There are 2 pair of couples sitting on a bench in a park, how many unique photos can they take assuming each unique photo show the 2 couples sitting in different position and the fact that the couples do not wish to be seperated from their boyfriend/girlfriend?
let each couple be 1 unit lor...
so for 2 units, you can get 4 different combination, as follows:
1st couple only
2nd couple only
1st couple left side 2nd couple right side
1st couple right side 2nd couple left side
then u know within each unit, the bf and gf can switch location, giving a further 2! more ways
Final answer = 4 * 2 = 8 -
Is the answer 8?
M1W1M2W2
Since the couples do not wish to be separated, M1W1 and M2W2. In this case, position is important.
Thus, no of ways = 2! x 2 x 2
= 8
Not sure if the ans is correct. -
Originally posted by shagadelic1892:
Here's my solution:
Another cheap-labour question but slightly more difficult
A and B working together can complete a job in 10 days.

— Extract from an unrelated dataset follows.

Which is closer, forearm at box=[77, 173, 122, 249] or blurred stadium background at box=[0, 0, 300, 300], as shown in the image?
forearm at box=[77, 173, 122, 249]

B and C working together can complete the job in 15 days. A and C working together can complete the job in 12 days. How many days would it take A, B and C working together to complete the job?
For A and B, fraction of job completed each day = 1/10 => A + B = 1/10
For B and C, fraction of job completed each day = 1/15 => B + C = 1/15
For A and C, fraction of job completed each day = 1/12 => A + C = 1/12
Next, add up the 3 equations and we have:
2A + 2B + 2C = 1/4 => A + B + C = 1/8
This equation implies that A, B and C working together can complete 1/8 of the job in one day.
Hence, no. of days required for A, B and C working together to complete the job = 8 -
wah, you guys are good, man! The correct answer for my question is 8.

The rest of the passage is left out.